• Nathalie Palayret

Bibliothérapie : pourquoi le poème


Pratiquer la bibliothérapie, c'est avoir à cœur de faire entrer en résonance un texte avec un lecteur.


On crée alors tout un jeu d'échos dont la dynamique va permettre au lecteur de se remettre au mouvement. Avec la poésie, ça bouge là-dedans !



Si les poèmes occupent une si grande place dans mon "arsenal bibliothérapeutique", c'est d'abord pour ce que la poésie n'est pas.


La poésie n'est pas une méthode de développement personnel, pas plus qu'une méthode de coaching ou un programme à suivre avec application. Elle ne vous garantit rien du tout, ne vous fait aucune promesse. Et pourtant...


Parce qu'il y règne l'incertain et la métaphore, parce qu'on y use de l'image et du rythme, le poème est force et vitalité.
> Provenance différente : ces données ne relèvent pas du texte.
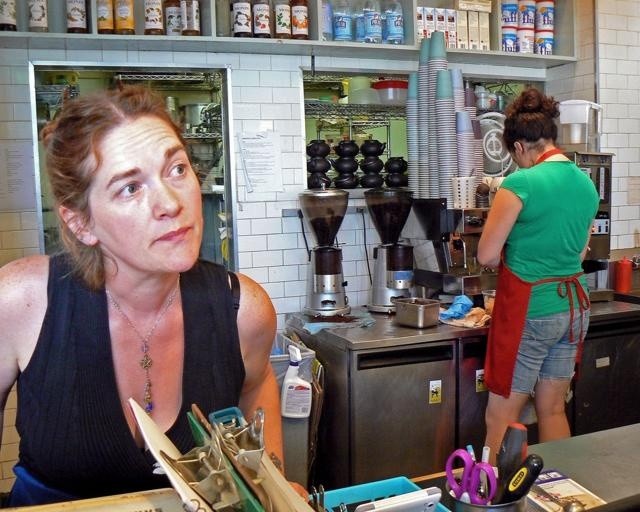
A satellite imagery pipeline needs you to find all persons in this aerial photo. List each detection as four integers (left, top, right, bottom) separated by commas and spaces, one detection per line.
0, 83, 310, 505
476, 87, 602, 465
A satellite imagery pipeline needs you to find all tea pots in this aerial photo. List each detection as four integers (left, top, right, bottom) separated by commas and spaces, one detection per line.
360, 157, 385, 173
306, 140, 332, 158
308, 173, 333, 189
359, 139, 387, 157
385, 156, 408, 174
307, 159, 331, 174
385, 173, 409, 187
336, 140, 360, 157
328, 157, 359, 173
334, 175, 359, 188
359, 174, 385, 188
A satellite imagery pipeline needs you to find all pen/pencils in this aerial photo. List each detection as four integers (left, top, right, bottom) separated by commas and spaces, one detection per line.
481, 446, 491, 491
467, 444, 478, 474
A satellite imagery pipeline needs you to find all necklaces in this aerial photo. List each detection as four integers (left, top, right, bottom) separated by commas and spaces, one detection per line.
101, 281, 180, 417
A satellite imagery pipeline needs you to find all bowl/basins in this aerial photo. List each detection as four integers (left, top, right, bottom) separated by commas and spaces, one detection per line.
371, 81, 408, 104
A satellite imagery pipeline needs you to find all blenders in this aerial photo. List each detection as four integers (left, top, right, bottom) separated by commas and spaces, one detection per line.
363, 187, 416, 318
297, 183, 353, 317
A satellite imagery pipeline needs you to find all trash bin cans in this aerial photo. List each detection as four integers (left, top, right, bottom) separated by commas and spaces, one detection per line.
270, 333, 315, 494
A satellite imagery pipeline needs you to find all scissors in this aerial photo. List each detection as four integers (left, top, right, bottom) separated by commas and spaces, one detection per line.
446, 449, 497, 506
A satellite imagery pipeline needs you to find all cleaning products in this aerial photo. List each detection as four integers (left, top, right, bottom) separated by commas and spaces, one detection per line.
280, 345, 313, 419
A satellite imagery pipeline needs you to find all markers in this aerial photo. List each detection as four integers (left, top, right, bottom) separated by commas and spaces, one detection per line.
496, 422, 543, 504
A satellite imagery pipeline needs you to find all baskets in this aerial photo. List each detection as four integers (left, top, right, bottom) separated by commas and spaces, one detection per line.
307, 476, 452, 512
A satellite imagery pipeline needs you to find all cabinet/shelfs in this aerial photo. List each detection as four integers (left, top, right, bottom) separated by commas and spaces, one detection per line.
2, 1, 579, 70
314, 119, 392, 185
115, 72, 223, 142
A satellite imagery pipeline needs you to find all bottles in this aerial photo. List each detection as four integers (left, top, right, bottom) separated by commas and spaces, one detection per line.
614, 254, 632, 295
144, 1, 164, 35
97, 0, 114, 33
252, 0, 271, 39
216, 0, 230, 36
114, 0, 135, 34
181, 0, 200, 35
322, 0, 405, 44
230, 0, 233, 36
164, 1, 180, 35
291, 0, 309, 39
497, 96, 504, 111
274, 0, 291, 38
66, 0, 88, 33
233, 0, 252, 37
0, 0, 17, 31
268, 0, 274, 39
27, 0, 48, 32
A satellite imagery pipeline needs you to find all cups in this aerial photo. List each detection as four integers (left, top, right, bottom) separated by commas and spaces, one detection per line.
482, 289, 496, 314
406, 31, 489, 209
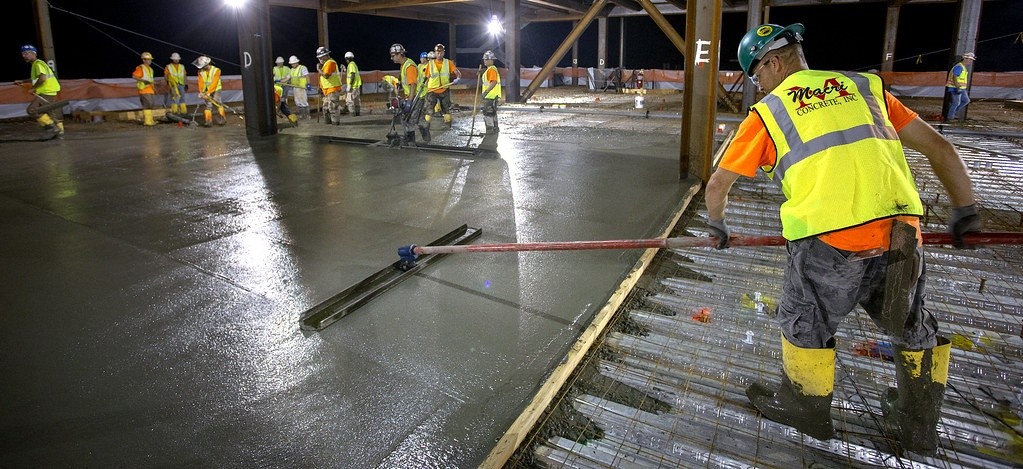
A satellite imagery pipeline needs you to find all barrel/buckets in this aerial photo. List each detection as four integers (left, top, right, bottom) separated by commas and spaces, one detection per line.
635, 96, 645, 108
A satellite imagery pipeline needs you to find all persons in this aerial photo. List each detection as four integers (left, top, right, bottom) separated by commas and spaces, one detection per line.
476, 51, 501, 135
380, 44, 462, 143
14, 44, 64, 141
944, 51, 977, 123
272, 55, 311, 126
164, 53, 189, 114
316, 47, 342, 125
705, 23, 980, 457
340, 51, 362, 117
131, 52, 157, 126
191, 56, 227, 126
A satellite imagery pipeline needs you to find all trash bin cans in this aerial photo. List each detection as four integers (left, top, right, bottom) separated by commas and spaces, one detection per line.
554, 73, 564, 87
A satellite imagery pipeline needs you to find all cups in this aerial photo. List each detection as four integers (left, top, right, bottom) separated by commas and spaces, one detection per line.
719, 124, 725, 130
716, 128, 722, 133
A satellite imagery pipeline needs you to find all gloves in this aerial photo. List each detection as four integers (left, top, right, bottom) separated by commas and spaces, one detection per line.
403, 100, 412, 113
951, 203, 985, 252
707, 217, 731, 251
452, 79, 458, 85
307, 85, 311, 91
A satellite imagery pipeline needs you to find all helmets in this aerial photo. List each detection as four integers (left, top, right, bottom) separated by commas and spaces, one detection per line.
481, 50, 498, 60
274, 44, 445, 66
962, 52, 976, 61
169, 52, 181, 59
737, 22, 805, 74
141, 52, 154, 59
19, 45, 38, 54
191, 56, 211, 69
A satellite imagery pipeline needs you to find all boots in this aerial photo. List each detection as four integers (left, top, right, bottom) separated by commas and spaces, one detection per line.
37, 113, 59, 135
171, 103, 178, 114
142, 110, 156, 125
217, 107, 227, 125
746, 326, 837, 441
202, 109, 214, 127
178, 103, 189, 114
52, 123, 66, 140
879, 334, 954, 451
407, 115, 499, 150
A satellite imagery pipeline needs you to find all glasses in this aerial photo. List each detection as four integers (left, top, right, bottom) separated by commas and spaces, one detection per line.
752, 56, 777, 86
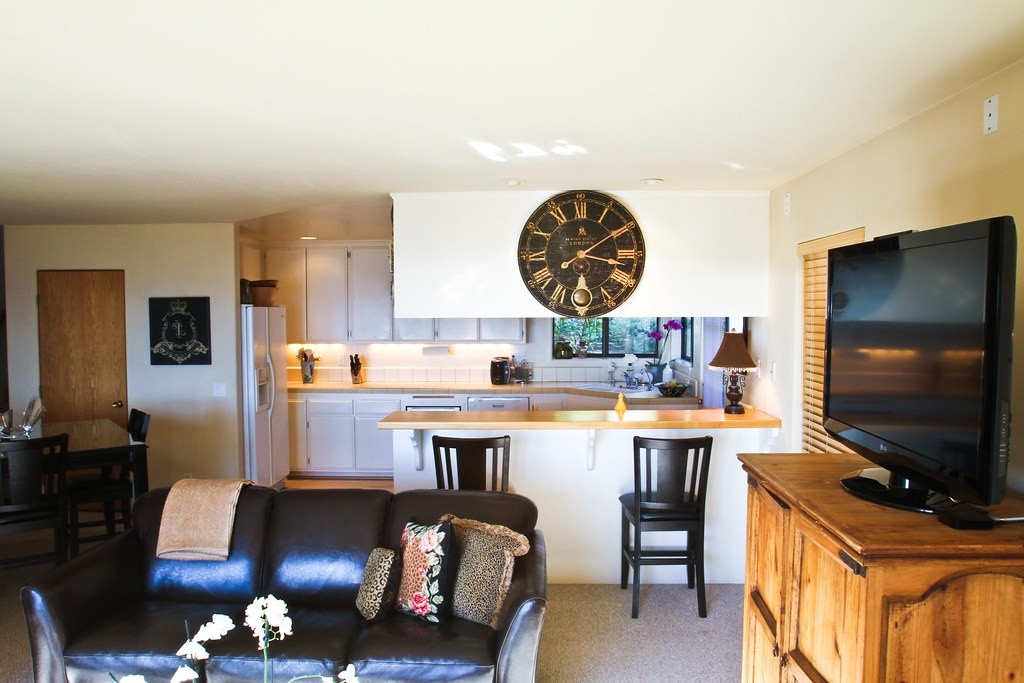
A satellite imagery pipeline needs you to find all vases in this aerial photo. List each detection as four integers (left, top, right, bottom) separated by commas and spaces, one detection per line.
646, 365, 666, 385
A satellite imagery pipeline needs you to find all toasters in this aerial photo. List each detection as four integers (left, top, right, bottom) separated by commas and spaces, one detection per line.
490, 356, 511, 384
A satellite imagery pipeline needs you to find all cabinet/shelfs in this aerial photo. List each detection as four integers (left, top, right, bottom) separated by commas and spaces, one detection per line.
530, 394, 567, 412
286, 392, 402, 479
263, 240, 526, 345
737, 453, 1024, 683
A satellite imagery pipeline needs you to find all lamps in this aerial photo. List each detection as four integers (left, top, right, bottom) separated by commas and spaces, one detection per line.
708, 332, 757, 415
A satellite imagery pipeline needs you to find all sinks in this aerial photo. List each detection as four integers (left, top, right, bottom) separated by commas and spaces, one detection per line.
613, 389, 645, 393
578, 385, 618, 392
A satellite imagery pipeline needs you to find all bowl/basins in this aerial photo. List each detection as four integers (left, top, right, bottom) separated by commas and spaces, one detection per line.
654, 382, 689, 396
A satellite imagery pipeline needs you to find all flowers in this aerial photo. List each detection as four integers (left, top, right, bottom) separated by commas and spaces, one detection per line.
109, 593, 361, 683
644, 320, 683, 367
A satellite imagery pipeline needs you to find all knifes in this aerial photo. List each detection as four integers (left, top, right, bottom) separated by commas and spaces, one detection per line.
350, 354, 361, 376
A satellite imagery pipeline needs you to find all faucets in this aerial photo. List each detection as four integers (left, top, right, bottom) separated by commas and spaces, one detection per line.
620, 372, 631, 389
641, 368, 651, 391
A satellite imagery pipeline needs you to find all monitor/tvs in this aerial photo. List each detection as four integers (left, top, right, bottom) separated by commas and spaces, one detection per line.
821, 216, 1017, 513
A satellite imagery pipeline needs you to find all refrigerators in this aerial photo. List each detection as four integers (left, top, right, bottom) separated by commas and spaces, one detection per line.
240, 302, 291, 493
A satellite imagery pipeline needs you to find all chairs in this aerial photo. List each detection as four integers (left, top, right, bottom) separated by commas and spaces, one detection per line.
0, 408, 151, 572
432, 435, 511, 493
618, 436, 713, 619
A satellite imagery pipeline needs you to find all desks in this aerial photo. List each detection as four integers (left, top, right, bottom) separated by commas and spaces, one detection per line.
0, 418, 149, 566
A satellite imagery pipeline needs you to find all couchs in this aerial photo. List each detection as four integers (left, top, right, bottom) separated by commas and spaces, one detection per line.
20, 478, 548, 683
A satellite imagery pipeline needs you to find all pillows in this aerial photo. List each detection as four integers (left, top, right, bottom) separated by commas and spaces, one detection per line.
357, 514, 531, 632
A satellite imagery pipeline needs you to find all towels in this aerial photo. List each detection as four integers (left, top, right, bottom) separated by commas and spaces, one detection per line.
155, 479, 257, 561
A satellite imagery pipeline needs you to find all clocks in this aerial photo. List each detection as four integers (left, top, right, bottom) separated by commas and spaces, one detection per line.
517, 190, 645, 319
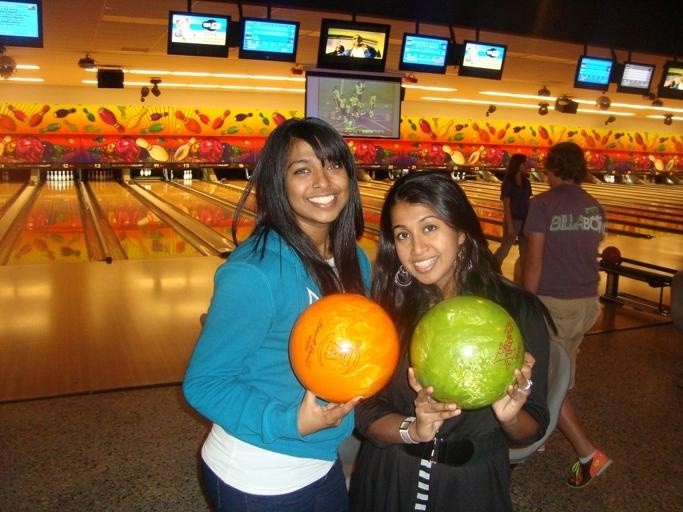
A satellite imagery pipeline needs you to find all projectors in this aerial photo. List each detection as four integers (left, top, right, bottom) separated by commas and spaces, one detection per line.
554, 97, 578, 113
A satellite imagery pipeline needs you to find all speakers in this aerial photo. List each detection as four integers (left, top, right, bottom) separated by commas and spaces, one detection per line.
97, 68, 124, 88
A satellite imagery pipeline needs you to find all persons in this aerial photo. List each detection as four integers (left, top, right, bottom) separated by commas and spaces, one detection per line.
326, 45, 344, 57
516, 142, 612, 488
491, 153, 533, 273
183, 116, 373, 511
348, 169, 559, 511
342, 37, 381, 60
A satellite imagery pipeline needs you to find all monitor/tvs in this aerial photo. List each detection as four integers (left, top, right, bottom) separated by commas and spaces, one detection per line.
0, 0, 44, 48
317, 17, 391, 73
238, 16, 300, 61
657, 60, 683, 100
616, 61, 655, 95
573, 54, 615, 91
398, 32, 451, 75
167, 10, 231, 58
458, 40, 507, 80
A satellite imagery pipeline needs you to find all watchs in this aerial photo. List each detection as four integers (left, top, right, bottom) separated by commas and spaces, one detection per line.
398, 414, 420, 445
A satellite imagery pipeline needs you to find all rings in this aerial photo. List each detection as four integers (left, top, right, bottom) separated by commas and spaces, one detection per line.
520, 378, 532, 389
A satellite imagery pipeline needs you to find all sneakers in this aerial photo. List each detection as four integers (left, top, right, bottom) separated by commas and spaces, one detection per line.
563, 449, 613, 490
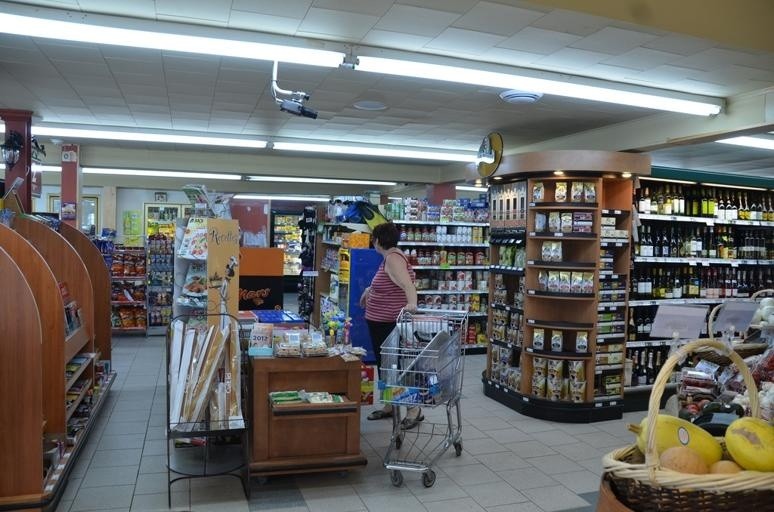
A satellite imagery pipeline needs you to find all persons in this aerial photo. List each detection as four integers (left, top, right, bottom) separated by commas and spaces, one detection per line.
359, 222, 424, 431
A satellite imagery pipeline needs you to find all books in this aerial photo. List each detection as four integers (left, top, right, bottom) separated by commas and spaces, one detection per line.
66, 352, 96, 409
58, 280, 79, 338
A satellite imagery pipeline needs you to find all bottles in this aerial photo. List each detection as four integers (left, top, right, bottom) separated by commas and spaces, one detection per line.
403, 248, 417, 265
626, 184, 774, 386
398, 225, 437, 242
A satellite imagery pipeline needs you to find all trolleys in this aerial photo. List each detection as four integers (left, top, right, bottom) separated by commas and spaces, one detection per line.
380, 306, 468, 487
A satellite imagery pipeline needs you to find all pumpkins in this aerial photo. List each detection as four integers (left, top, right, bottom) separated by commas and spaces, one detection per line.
627, 414, 774, 476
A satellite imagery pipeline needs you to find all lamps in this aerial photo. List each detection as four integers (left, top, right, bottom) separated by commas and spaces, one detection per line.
0, 120, 268, 150
717, 134, 774, 151
498, 88, 543, 105
0, 164, 246, 181
234, 193, 333, 203
267, 136, 481, 164
348, 41, 729, 119
245, 175, 398, 187
0, 0, 350, 69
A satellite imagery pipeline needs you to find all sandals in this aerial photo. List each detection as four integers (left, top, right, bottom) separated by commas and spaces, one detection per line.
367, 406, 394, 421
402, 406, 424, 429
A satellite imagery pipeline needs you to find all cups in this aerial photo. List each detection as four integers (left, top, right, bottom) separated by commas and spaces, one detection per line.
414, 250, 490, 312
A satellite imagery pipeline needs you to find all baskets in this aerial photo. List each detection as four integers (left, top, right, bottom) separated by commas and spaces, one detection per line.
691, 289, 774, 372
605, 340, 774, 512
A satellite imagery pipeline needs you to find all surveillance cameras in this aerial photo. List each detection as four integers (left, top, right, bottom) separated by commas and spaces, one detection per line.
280, 91, 319, 119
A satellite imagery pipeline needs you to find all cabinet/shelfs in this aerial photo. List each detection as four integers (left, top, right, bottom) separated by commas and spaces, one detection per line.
313, 203, 489, 355
241, 350, 369, 477
89, 233, 148, 336
623, 175, 774, 413
481, 168, 633, 425
169, 215, 243, 445
0, 175, 118, 512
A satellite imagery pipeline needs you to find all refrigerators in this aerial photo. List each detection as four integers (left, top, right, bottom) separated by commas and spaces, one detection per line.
271, 208, 316, 292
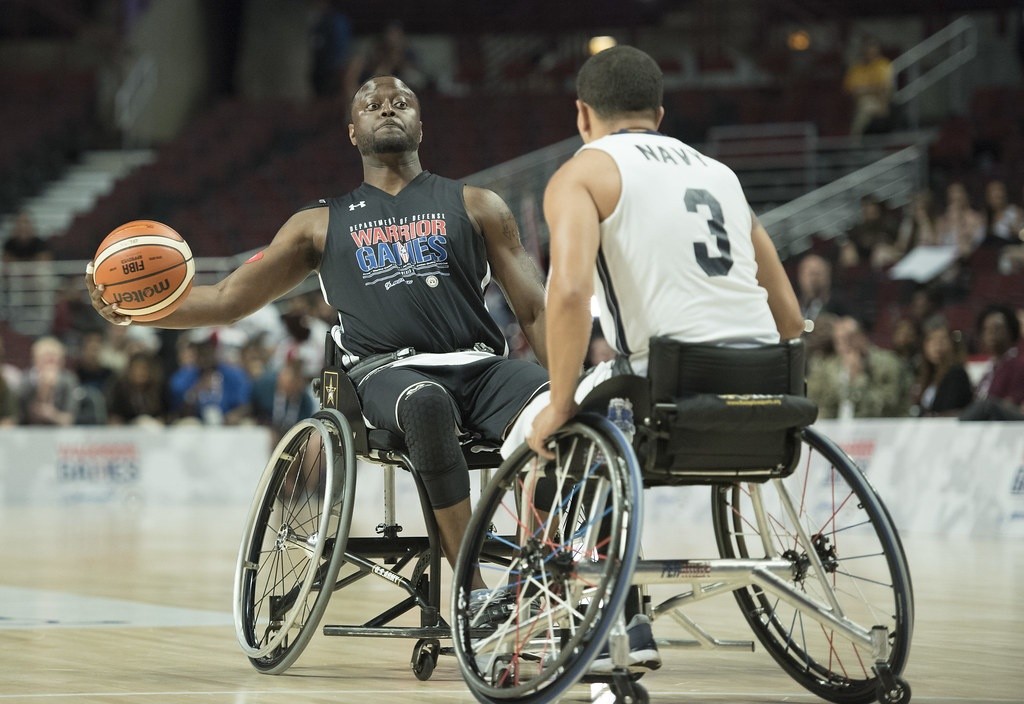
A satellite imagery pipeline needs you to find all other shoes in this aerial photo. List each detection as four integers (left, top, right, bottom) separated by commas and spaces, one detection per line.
461, 589, 515, 680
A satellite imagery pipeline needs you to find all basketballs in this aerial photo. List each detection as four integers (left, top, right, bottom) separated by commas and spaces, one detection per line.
92, 218, 198, 324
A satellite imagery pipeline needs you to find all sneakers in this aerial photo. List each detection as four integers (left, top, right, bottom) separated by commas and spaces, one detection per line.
588, 614, 662, 672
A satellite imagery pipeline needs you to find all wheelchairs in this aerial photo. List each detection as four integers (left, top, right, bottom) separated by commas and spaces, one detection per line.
449, 334, 915, 704
233, 329, 533, 679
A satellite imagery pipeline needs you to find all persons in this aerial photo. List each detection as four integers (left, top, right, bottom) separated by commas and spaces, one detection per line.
0, 266, 343, 501
796, 179, 1024, 423
86, 76, 584, 647
499, 48, 803, 669
846, 36, 900, 148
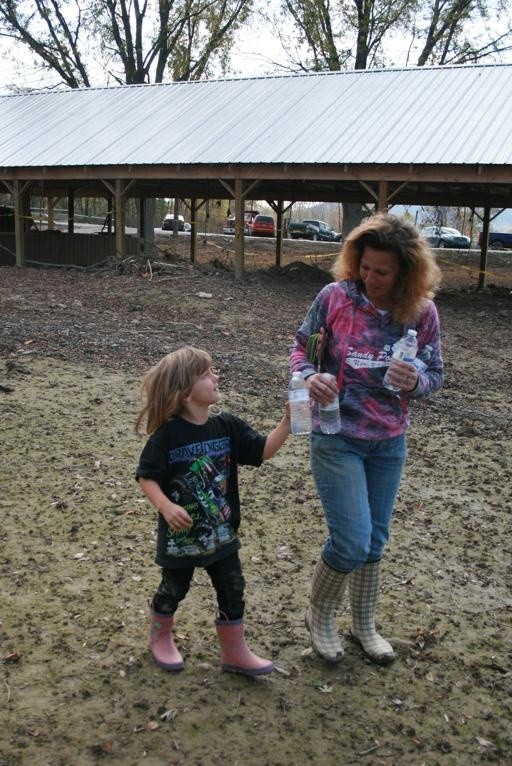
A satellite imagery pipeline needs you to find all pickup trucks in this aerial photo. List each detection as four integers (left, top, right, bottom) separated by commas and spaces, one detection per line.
476, 231, 511, 250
A l'instar d'une graine, le poème contient en germe l'instinct de vie qui nous est nécessaire. Le travail bibliothérapeutique consiste alors à nourrir cette jeune pousse par la lecture.


C'est parce qu'on n'y comprend rien parfois que la poésie nous est indispensable. D'où le paradoxe : on ne va pas vers le poème parce que justement, on n'y comprend rien.

Le premier travail de la bibliothérapie est bien souvent un travail de déconstruction, de mise à terre de ce que nous avons appris. La bibliothérapie ne demande pas : "qu'avez-vous compris" ni même "qu'est-ce que ce vers signifie" et encore moi "selon vous, qu'a voulu dire le poète ?". Elle nous apprend qu'il n'existe pas de bonne réponse à ces questions.


Ce travail de déconstruction est long et nécessaire. Ce n'est que lorsque l'on a tout fichu par terre que l'on peut prendre le poème à bras le corps. Lire la poésie ne devrait pas être un exercice intellectuel mais bien plutôt relever du plaisir charnel !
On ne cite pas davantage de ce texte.